Patch Roundup – September 2022
Welcome to the Patch Roundup blog for September 2022, where we review some of the major updates from the big vendors for the month.
Microsoft Patch Tuesday
A modest release of updates from Microsoft compared to previous months, with just 62 vulnerabilities addressed across the usual spread of OS components and software.
Three vulnerabilities have been identified in components of the IPSec feature. These are respectively CVE-2022-34718, which affects the IPv6 IPSec component, and CVE-2022-34721 and CVE-2022-34722, both of which affect IKEv1. All are rated as Critical Remote Code Execution (RCE) bugs that would allow an attacker to run arbitrary code on a machine by sending a crafted packet to it. The first of these can be mitigated by simply turning off IPv6 in the networking setting. If it isn’t used or needed for that machine. The two bugs affecting IKEv1 can only be resolved by patching.

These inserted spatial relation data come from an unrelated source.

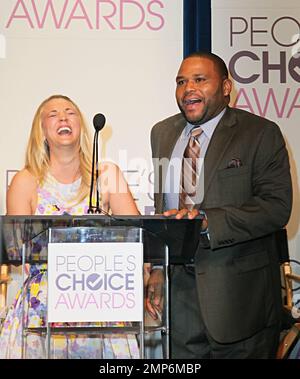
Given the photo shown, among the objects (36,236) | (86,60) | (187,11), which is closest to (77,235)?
(36,236)

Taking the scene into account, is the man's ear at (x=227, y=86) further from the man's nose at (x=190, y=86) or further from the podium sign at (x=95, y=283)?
the podium sign at (x=95, y=283)

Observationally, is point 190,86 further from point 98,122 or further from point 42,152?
point 42,152

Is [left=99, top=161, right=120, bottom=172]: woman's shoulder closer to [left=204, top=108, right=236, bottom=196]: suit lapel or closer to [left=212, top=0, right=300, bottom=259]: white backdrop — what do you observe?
[left=204, top=108, right=236, bottom=196]: suit lapel

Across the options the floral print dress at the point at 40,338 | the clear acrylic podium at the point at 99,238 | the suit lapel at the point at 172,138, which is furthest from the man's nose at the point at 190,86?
the floral print dress at the point at 40,338

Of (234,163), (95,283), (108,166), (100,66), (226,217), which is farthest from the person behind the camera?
(100,66)

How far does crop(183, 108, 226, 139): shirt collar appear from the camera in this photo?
3227mm

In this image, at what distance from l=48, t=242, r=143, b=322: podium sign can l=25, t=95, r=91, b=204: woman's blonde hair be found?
678 millimetres

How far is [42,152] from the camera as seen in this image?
324cm

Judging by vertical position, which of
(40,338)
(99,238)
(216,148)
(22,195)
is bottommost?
(40,338)

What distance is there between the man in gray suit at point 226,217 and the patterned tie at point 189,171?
0.08 ft

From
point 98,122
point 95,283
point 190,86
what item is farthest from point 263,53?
point 95,283

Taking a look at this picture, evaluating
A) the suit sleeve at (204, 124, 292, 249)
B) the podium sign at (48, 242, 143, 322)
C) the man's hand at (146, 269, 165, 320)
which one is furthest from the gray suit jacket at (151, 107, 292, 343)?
the podium sign at (48, 242, 143, 322)

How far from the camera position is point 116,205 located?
324cm

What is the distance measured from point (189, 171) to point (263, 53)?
66cm
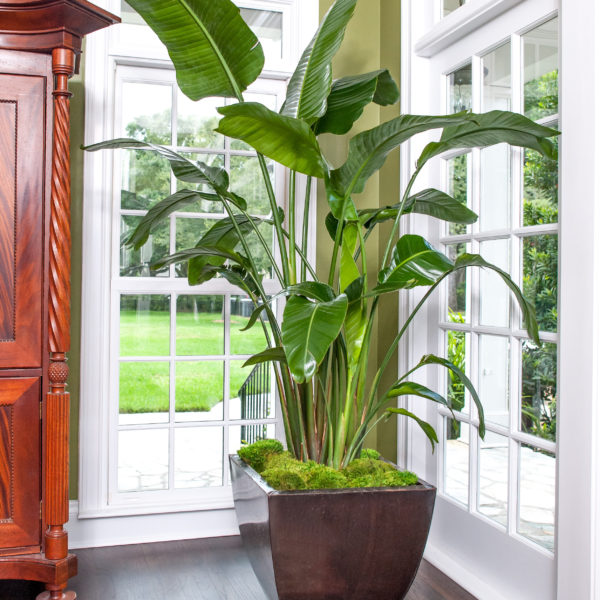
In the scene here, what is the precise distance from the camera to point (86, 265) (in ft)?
9.86

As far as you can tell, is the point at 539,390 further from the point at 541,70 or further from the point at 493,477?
the point at 541,70

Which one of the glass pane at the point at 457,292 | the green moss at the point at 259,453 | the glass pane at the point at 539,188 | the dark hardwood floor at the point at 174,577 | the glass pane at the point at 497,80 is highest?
the glass pane at the point at 497,80

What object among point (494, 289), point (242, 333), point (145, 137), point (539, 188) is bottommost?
point (242, 333)

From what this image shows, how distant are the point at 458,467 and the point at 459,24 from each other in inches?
72.0

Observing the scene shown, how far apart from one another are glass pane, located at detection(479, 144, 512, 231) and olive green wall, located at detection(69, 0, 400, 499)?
1.98ft

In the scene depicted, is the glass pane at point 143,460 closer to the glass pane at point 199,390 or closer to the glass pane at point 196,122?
the glass pane at point 199,390

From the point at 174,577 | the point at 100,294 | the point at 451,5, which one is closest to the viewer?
the point at 174,577

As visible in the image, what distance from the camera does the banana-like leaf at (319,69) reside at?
87.7 inches

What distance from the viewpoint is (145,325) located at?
10.3 feet

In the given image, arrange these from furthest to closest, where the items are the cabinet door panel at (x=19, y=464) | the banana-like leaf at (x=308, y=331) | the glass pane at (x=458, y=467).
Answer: the glass pane at (x=458, y=467) → the cabinet door panel at (x=19, y=464) → the banana-like leaf at (x=308, y=331)

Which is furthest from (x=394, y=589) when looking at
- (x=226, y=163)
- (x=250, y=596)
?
(x=226, y=163)

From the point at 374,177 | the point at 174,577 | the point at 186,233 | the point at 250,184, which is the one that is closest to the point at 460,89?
the point at 374,177

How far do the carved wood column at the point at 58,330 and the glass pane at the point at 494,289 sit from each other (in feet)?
5.22

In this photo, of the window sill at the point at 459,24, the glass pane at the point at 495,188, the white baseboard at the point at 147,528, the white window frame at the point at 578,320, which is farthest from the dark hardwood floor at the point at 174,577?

DNS vulnerabilities are often interesting and important to address, since DNS underpins most organisations and indeed the operation of the entire Internet itself. CVE-2022-34724 is Denial of Service vulnerability that can be triggered with a malicious query to a Windows DNS server, potentially disrupting DNS services for the entire network it serves. While only rated as Important, the affect on Availability for wider services than just the DNS server itself means this should be treated as a high priority.

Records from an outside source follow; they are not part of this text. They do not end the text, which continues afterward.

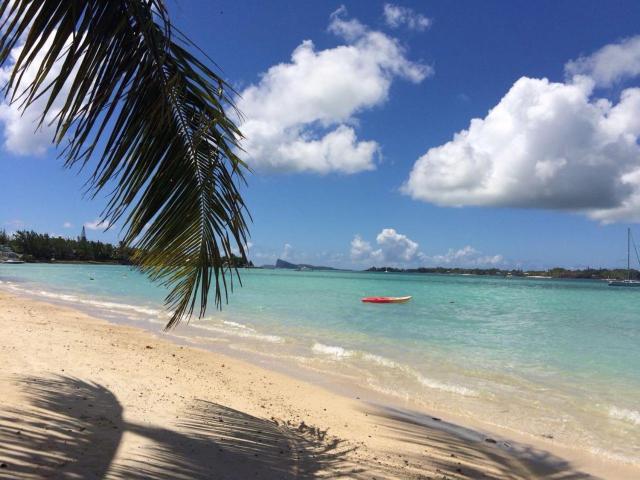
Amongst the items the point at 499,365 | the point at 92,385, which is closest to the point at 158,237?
the point at 92,385

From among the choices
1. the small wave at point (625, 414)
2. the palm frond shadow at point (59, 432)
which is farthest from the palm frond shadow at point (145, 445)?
the small wave at point (625, 414)

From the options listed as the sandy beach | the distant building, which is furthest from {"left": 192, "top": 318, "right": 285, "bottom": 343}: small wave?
the distant building

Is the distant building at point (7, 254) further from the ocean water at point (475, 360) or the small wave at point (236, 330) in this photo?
the small wave at point (236, 330)

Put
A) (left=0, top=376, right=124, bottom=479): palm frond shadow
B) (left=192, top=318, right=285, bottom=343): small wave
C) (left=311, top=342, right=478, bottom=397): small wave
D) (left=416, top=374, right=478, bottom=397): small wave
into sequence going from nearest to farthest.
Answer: (left=0, top=376, right=124, bottom=479): palm frond shadow
(left=416, top=374, right=478, bottom=397): small wave
(left=311, top=342, right=478, bottom=397): small wave
(left=192, top=318, right=285, bottom=343): small wave

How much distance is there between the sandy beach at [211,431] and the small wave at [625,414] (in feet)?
7.65

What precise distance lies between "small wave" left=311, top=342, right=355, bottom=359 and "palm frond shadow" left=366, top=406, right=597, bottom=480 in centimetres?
514

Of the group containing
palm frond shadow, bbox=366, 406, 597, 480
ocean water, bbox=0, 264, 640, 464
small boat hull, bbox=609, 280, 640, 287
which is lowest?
small boat hull, bbox=609, 280, 640, 287

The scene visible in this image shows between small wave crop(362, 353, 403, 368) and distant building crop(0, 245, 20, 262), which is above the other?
distant building crop(0, 245, 20, 262)

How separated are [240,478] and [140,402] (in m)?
2.09

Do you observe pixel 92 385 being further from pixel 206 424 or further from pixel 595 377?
pixel 595 377

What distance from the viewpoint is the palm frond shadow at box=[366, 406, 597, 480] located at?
180 inches

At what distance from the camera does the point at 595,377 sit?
1038 centimetres

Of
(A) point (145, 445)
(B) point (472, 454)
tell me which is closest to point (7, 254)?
(A) point (145, 445)

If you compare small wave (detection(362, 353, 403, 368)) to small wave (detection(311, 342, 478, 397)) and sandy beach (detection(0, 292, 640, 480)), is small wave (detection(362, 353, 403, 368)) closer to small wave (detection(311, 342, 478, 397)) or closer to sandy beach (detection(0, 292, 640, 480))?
small wave (detection(311, 342, 478, 397))
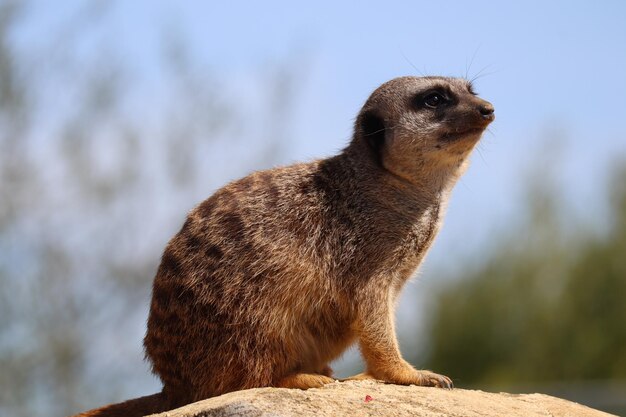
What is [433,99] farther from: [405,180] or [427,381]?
[427,381]

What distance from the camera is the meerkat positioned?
436cm

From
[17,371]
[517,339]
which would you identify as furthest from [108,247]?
[517,339]

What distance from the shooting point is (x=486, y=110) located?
15.4ft

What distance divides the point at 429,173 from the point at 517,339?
1292 centimetres

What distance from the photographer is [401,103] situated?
4941mm

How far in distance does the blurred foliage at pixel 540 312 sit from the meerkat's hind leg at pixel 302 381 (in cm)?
1255

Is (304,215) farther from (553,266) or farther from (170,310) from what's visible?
(553,266)

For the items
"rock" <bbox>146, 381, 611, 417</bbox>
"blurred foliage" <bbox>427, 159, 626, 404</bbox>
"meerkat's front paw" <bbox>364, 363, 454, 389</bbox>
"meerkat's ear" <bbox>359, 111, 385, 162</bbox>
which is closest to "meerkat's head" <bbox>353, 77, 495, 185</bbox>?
"meerkat's ear" <bbox>359, 111, 385, 162</bbox>

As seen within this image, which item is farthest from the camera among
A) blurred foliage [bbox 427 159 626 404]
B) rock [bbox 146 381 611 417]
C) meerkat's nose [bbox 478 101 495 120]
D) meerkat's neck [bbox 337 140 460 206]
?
blurred foliage [bbox 427 159 626 404]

Finally, CVE-2022-37969 is a Zero-Day bug in the Windows Common Log File System has been identified that allows an attacker to elevate their privileges on the target machine. This attack is considered a “post exploitation” EoP, meaning the attacker must have already gained a foothold on the target machine, but can then use this flaw to gain greater control over it. The fact that this attack can’t be used in isolation means it only rates as Important, but Microsoft have reported it being used in the wild, making it a high priority to patch.
Earlier this week Apple released an update for iOS, iPadOS and macOS to fix several bugs, at least one of which is being exploited in the wild. Details are scant but CVE-2022-32917 enables a malicious application to run arbitrary code with kernel privileges, allowing an attacker to effectively own the device entirely. Along similar lines, CVE-2022-32864 and CVE-2022-32911 also enable kernel-level actions, disclosing the contents of kernel memory and allowing arbitrary code execution respectively. Neither of the latter two are known to be being targeted at present.